Characteristics of deep-sea turbulent flow fluctuation near seafloor in Izena Cauldron, Okinawa Trough, Japan

Abstract

In this study, direct continuous measurements of deep-sea turbulent flows near the seafloor were made in the Izena Cauldron hydrothermal fields, Okinawa Trough, Japan, to understand the dynamics of the bottom mixed layer. The objectives of this study were to reveal time series fluctuations of deep-sea turbulence intensity, that is, the turbulence energy dissipation rate, using an expendable vertical microstructure profiler (VMP-X), and to correlate them with in situ environmental data (flow, turbidity, conductivity, temperature, and depth data) obtained from a monitoring station installed on the seafloor near the VMP-X observation point. The turbulence energy dissipation rate ($\boldsymbol{\varepsilon}$) value near the seafloor changed from 10−10 to 10−7 W kg−1, and $\boldsymbol{\varepsilon}$ maxima were observed from a flood tide between ebb tides (13:00–15:30 and 20:30–23:00) around a depth of 960 m, whereas the $\boldsymbol{\varepsilon}$ values decreased to 10−9 W kg−1 during ebb tide.
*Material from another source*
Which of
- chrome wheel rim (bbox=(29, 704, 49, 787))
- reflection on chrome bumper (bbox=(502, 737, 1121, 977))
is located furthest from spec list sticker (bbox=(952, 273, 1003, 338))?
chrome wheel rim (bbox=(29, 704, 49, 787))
In the former case, the water temperature increased only slightly, but in the latter case, water temperature increased by 0.1 °C. Furthermore, the turbulent flow was relatively strong from the seafloor to a height of around 50 m from the bottom. Turbulent flow observation points were located to the west of the hydrothermal vent area. The bottom topography of this area is closed. Deep-sea current data were successfully obtained for the layers between the seafloor and 60 m above the bottom, and periodic fluctuations with east–west and north–south components were synchronously observed with water-level variations. According to these environmental data and complex (closed) bottom topography data, the increasing water temperature fluctuation may occur as a result of hydrothermal venting (transport or intrusion of warm water). Therefore, $\boldsymbol{\varepsilon}$ may be affected by hydrothermal venting. However, to better understand the dynamics of vertical mixing processes, more observational data, such as continuous turbulent flow data, are necessary. In future studies, we will collect and analyze more spatiotemporal field data using VMP-X to understand the dynamics of the bottom mixed layer and improve the accuracy of numerical models.